[Opening Text block section]

Tending a garden connects you to the natural world and can bring pleasure and a sense of well-being. Burying your hands in soil and watching seedlings grow can awaken your senses, helping to ease depression, anxiety, and tension, says Dr. Keith Lamy, at Austin family practice medicine clinic.
Gardening puts you in touch with the slower, calmer rhythms of nature. When you do, you give your mind a break from electronic devices, multi-tasking, and other activities which can drain your energy.

Research has shown the value of “horticultural therapy” in helping people reduce stress and improve their cognitive function, attention levels, and satisfaction with life. And those benefits can last for months or longer. In particular, people who garden may have lower levels of the stress hormone cortisol in their blood. A better mood can also improve your health in other ways. Stress, for example, can wreak havoc on the mind and body in ways large and small, causing headaches and heart attacks, and exacerbating underlying illnesses. Lower stress levels can positively impact your immune system, blood pressure, heart, and other aspects of your health.

Nursing homes and rehabilitation centers have long used gardens to help residents enjoy nature and cope with agitation, dementia, loneliness, mental illness, and anxiety. Gardening also gets your body moving and offers benefits from aerobic exercise. When you pull weeds and dig in the soil you exercise your arms and legs. That kind of movement–especially if it raises your breathing and heart rates–helps keep your muscles strong.

General gardening is a moderate-intensity aerobic exercise and a good way to stay limber and active. Adults should get at least 2.5 hours each week of such exercise, according to the Centers for Disease Control and Prevention.

Regular activity can help you avoid the diseases that sometimes impact inactive people, such as obesity, high blood pressure, type 2 diabetes, and heart disease. Of course, when you’re outside in a garden you may be basking in the sun too. Exposure to the sun helps your body make vitamin D, which helps build healthy bones.

But don’t overdo it. If you’re planning a long session in the heat of the day, you should wear a hat and sunscreen to avoid excessive exposure and the possibility of skin cancer.

Best of all, those tomatoes or carrots you harvest from your yard are usually fresher than what you find in most supermarkets. A healthy diet starts with lots of fresh veggies. And kids who help out in gardens tend to be more open to trying veggies when they grow them themselves.

So grab some seeds, turn a little soil, and start reaping the benefits of your own backyard garden.

[Closing Text block section]

= Questions to answer =
[A] In the gardening text, how much moderate-intensity aerobic exercise should adults get each week according to the Centers for Disease Control and Prevention?
[B] List every disease that the gardening text says sometimes impacts inactive people.

[Opening Records shown section]

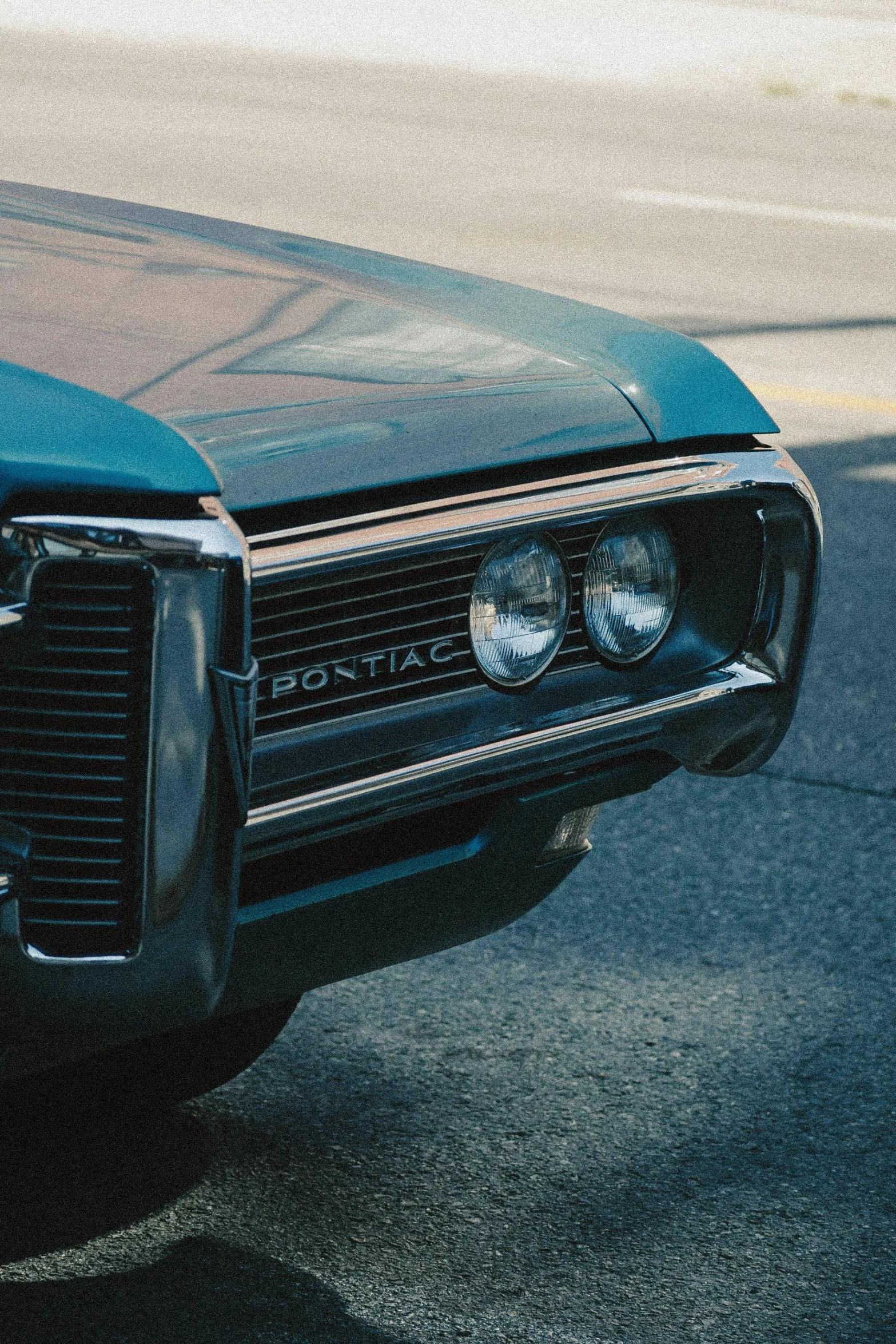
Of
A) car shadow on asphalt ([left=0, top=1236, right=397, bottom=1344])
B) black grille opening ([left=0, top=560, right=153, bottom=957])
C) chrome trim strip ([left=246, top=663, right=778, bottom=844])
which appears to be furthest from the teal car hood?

[Closing Records shown section]

= Answers by item =
[A] At least 2.5 hours each week.

[B] Obesity, high blood pressure, type 2 diabetes, heart disease